И вот – кролик. Мой кролик. Я его сразу узнала. Это тоже была влюбленность, но радостная, не чета той робкой и самолюбивой, что сковывает движения, не дает слова сказать, зато вынуждает ждать, будто манны небесной, чужого слова, пустого и небрежного, бросаемого через плечо с нарочитой снисходительностью, чтобы сразу показать, кто владеет положением. Нет, кролик любил меня, он меня тоже узнал…

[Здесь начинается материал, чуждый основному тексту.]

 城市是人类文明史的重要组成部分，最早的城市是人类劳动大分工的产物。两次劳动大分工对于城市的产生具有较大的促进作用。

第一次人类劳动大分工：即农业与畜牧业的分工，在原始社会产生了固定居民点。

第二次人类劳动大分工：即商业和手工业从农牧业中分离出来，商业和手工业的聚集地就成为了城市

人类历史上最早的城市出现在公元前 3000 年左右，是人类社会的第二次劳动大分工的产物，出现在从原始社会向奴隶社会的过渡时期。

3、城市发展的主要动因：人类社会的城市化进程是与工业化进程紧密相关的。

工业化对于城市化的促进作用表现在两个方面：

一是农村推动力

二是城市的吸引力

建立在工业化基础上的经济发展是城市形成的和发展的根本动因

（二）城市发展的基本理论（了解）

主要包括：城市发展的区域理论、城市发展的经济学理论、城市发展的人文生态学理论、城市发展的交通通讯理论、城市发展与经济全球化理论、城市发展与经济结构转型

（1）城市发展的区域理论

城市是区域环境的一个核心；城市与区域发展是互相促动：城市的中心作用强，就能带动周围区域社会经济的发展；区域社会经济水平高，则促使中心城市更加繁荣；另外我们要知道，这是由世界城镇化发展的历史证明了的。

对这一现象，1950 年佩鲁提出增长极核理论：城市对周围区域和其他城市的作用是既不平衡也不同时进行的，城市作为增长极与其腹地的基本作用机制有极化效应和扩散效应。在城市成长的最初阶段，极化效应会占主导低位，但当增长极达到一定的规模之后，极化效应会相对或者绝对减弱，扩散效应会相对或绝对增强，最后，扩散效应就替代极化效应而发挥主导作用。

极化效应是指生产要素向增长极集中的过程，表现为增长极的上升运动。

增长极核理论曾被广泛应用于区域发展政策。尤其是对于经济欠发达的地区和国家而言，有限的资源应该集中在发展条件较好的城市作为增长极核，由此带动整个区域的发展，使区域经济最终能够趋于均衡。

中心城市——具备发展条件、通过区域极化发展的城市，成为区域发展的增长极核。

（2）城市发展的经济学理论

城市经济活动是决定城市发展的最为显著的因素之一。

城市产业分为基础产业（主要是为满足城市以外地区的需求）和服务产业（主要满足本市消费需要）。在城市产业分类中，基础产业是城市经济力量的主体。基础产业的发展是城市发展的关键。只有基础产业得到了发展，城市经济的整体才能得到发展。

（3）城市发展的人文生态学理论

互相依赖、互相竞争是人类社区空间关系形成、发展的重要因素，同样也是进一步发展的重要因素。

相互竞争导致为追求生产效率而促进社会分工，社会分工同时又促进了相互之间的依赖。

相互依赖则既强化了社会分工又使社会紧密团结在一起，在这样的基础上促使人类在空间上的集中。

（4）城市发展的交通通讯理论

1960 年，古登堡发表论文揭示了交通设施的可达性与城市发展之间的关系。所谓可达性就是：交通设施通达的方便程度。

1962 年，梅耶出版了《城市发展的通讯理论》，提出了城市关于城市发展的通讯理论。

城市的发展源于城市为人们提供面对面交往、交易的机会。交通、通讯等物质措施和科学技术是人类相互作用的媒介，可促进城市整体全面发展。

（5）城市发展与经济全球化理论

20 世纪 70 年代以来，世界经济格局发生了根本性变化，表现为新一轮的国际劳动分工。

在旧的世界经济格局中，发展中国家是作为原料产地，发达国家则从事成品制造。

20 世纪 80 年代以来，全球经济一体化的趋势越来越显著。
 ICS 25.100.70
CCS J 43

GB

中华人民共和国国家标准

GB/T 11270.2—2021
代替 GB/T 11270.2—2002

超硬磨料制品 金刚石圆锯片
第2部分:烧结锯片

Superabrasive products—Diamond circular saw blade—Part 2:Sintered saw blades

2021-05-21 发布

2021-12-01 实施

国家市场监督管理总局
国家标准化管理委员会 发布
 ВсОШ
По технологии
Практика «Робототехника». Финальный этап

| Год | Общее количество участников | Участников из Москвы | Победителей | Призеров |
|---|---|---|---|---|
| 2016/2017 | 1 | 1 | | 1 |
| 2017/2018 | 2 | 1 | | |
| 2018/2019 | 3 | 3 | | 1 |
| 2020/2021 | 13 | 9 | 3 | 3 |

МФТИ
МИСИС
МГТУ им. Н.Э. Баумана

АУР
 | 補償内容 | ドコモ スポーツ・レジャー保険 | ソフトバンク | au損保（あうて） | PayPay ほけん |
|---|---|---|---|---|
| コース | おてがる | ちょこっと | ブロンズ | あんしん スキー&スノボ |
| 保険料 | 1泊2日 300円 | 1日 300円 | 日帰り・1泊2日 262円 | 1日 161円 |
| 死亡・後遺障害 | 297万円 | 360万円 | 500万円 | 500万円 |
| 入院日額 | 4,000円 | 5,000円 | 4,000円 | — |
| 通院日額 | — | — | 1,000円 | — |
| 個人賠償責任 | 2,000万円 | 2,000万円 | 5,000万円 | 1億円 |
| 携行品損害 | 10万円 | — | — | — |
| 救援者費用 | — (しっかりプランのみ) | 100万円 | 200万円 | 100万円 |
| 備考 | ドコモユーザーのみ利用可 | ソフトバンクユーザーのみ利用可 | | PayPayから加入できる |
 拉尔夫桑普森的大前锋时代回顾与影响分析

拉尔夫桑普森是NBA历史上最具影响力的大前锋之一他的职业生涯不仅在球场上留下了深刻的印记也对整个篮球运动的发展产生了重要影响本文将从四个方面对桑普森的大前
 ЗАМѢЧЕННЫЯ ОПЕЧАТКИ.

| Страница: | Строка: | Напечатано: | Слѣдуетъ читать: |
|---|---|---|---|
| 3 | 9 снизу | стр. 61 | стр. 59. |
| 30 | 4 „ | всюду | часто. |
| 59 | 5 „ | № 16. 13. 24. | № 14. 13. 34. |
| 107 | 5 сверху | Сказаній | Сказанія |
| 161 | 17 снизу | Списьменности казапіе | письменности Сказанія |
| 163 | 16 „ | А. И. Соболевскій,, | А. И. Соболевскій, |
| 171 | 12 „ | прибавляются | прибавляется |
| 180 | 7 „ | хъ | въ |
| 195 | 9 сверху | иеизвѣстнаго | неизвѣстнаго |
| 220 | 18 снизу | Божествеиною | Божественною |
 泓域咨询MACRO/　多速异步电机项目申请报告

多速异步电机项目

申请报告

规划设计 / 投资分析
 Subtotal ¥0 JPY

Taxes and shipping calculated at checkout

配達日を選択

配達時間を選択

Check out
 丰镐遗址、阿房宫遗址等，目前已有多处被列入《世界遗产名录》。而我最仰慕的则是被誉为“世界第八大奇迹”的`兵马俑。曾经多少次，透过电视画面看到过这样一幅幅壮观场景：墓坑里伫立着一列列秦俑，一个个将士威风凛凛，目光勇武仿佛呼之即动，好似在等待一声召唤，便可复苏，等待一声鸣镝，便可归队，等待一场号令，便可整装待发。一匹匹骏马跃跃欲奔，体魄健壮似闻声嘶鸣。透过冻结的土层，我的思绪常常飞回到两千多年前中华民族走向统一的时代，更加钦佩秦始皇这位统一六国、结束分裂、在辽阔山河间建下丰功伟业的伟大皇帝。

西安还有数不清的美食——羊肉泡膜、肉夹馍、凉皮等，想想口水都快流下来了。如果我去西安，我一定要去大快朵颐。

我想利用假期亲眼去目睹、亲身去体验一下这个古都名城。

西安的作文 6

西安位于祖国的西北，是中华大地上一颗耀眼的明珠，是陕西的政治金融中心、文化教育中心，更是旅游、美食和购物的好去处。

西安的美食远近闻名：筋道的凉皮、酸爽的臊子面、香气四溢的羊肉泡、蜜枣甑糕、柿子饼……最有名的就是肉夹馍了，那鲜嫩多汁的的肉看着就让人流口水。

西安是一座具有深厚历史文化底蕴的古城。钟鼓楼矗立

Все это прелестно, однако я понимала, что мое право собственности на кролика, обнаруженного не только под чужим забором, но еще и по ту его сторону, в глазах профанов может выглядеть несколько сомнительным. Чего доброго, кто-нибудь выйдет сейчас из вон того дома, и… Надо было действовать. Я огляделась. Шагнула к забору. Просунула руку сквозь штакетины. Ухватила кролика за уши. Это было грубо, но необходимо: слишком многое поставлено на карту. Вытащила и, прижав к груди, со всех ног кинулась назад, к дому.

Погони не было, и, оставив позади улицу, по двум большим камням и покореженному ведру перейдя ручей, я остановилась. Резвость ног была теперь ни к чему, пришла пора пустить в ход голову. В школу не пойду, пропади она пропадом. Но и домой так, с бухты-барахты, не сунешься, можно все погубить.

Маячить в поле тоже рискованно. У отца есть манера, поставив ногу на нижнюю перекладину "кремлевского" забора, повисать на нем и  в просвет между зубцами озирать местность, самому оставаясь в тени. Толстые зубцы державной ограды и зелень растущих за нею деревьев мешали заметить его голову, и он уже несколько раз заставал меня таким образом за разными провинностями – на голой земле валялась, бродячую собаку гладила, за козлятами плохо смотрела и все такое. Он пару раз даже умудрялся подсмотреть сквозь щель в двери, что в классе "все дети как дети, внимательно слушают учительницу, держатся прямо, ты одна расселась мешком, в носу ковыряешь и в окно пялишься тупо, как корова!" Ему было важно внушить мне, что от его недреманного ока ничто не укроется.